Physical modeling of the genome: structural insights and biological consequences

Abstract

The genome is organized within a nucleus where chromosomes fold into an ensemble of conformations. This spatial arrangement within the nucleus is critical for regulating gene expression and other DNA-templated processes. Chromosome conformation capture techniques such as Hi-C provide information about the genome architecture by creating 2D contact maps. Recently, measuring efforts were expanded to several organisms, cell lines, tissues, and cell cycle phases, in which obtaining high-quality maps is still challenging. These contact maps serve as an essential input for top-down theoretical models.
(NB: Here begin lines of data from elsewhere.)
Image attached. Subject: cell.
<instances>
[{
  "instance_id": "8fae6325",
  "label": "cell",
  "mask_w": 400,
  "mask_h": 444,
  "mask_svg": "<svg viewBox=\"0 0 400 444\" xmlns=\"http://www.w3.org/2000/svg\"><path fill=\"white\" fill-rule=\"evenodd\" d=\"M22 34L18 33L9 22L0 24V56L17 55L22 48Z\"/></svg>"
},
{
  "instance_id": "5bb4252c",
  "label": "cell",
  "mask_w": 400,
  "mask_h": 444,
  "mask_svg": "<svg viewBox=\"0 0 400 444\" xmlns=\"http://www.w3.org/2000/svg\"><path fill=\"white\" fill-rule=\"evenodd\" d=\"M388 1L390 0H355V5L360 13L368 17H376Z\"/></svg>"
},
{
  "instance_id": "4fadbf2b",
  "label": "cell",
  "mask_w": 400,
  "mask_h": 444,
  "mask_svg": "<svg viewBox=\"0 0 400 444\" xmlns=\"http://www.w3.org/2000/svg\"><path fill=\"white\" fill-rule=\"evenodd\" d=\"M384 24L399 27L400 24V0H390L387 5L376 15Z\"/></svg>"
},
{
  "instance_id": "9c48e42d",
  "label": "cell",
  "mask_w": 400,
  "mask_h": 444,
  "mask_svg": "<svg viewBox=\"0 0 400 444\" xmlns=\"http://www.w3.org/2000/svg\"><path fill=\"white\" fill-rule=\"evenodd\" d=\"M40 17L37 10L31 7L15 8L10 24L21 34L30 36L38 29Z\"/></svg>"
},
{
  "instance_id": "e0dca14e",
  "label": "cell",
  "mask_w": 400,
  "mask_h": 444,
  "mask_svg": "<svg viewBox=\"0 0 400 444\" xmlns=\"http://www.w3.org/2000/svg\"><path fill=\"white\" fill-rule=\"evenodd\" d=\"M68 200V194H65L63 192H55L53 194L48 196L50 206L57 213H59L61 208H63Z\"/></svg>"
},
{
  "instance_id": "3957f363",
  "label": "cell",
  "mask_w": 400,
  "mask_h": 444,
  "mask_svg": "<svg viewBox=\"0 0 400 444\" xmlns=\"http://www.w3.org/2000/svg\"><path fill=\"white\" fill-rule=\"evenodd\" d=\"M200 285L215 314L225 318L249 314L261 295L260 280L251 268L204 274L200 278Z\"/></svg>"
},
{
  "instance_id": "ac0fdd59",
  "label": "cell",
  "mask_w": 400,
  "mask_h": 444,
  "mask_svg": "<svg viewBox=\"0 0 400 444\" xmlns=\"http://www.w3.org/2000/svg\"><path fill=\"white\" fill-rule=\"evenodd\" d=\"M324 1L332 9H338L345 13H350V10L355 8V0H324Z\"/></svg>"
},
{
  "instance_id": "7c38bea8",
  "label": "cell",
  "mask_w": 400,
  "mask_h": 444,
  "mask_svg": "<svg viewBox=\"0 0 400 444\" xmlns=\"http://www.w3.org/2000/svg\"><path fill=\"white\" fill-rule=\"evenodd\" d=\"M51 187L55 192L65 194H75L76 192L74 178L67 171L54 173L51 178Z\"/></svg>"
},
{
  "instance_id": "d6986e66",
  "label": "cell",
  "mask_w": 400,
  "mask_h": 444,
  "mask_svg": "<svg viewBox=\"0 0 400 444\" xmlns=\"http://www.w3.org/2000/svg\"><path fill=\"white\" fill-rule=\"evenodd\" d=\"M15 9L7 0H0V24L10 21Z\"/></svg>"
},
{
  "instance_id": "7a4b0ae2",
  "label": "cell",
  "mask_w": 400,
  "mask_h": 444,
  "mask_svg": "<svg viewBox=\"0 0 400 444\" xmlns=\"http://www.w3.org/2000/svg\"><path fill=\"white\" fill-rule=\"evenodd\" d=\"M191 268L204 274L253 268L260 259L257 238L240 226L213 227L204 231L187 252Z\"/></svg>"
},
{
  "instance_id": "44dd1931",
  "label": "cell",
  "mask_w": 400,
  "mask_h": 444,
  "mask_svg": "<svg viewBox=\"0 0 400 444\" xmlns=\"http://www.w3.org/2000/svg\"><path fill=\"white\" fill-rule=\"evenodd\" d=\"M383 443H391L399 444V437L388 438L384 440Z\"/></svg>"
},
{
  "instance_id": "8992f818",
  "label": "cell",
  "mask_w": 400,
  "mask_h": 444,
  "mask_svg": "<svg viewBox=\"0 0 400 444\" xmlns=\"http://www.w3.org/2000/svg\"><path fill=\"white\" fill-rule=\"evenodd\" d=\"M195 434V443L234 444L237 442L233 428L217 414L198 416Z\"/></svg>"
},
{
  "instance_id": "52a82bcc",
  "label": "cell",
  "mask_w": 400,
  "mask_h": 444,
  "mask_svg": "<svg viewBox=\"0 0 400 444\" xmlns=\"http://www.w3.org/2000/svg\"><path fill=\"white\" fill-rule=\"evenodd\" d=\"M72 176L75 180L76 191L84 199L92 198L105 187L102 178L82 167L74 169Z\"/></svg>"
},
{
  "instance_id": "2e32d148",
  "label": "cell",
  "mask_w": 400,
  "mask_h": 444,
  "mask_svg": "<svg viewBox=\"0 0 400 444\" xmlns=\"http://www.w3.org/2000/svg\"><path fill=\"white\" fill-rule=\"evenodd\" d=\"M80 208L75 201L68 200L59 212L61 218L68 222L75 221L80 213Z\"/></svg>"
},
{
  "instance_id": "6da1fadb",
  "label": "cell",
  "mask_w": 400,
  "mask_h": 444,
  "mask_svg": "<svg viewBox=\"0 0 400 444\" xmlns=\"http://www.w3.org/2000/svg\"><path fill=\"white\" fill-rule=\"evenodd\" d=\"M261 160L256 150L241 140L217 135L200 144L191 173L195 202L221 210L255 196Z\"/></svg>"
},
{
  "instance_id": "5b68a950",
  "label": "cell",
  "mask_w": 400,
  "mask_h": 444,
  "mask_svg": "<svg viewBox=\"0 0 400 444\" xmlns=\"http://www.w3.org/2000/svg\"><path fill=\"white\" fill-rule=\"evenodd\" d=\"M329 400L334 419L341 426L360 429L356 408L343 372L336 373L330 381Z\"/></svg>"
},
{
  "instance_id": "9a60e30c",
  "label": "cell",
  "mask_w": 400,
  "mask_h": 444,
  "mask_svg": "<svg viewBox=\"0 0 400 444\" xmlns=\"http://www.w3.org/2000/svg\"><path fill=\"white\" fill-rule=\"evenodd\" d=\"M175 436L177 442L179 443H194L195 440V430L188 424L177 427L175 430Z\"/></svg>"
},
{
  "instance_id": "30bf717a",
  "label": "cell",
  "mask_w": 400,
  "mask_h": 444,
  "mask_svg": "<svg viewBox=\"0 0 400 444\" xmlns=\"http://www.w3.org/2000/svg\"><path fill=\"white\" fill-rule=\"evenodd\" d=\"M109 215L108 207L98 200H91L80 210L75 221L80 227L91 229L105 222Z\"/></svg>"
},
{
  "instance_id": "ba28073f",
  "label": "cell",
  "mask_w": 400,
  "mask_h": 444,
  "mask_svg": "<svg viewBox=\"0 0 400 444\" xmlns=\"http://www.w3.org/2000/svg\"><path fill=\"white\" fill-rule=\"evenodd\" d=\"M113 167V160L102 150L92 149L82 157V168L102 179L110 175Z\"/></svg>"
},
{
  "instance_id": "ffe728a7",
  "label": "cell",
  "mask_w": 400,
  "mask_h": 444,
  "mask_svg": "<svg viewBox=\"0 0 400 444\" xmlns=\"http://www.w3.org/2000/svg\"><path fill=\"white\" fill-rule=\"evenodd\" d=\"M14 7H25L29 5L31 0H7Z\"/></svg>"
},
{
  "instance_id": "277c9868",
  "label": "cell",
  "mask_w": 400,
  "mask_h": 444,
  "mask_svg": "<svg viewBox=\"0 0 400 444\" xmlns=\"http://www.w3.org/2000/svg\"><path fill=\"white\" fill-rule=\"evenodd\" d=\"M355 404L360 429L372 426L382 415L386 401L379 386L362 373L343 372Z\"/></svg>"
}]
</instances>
Aided by the under-development chromatin folding and structure theory, we create a framework using polymer theory enriched with the Maximum Entropy Approach to learn and understand the chromosome spatial organization. To enhance the training of the energy functions, we included a combined machine learning minimization method that allows us to speed up the modeling, even for large systems. We use our developed platform, Open-MiChroM, to perform fast simulations and training. The models generated are precise compared to the experimental Hi-Cs, and the 3D structures ensemble is consistent with the crystal liquid theory for chromosomes. Additionally, we are able to predict important features of chromosome organization, such as the phase separation between chromatin types and the formation of chromosome territories. This novel modeling allows the exploration of a broad spectrum of 3D genome organizations on different organisms, cell lines, and cell phases.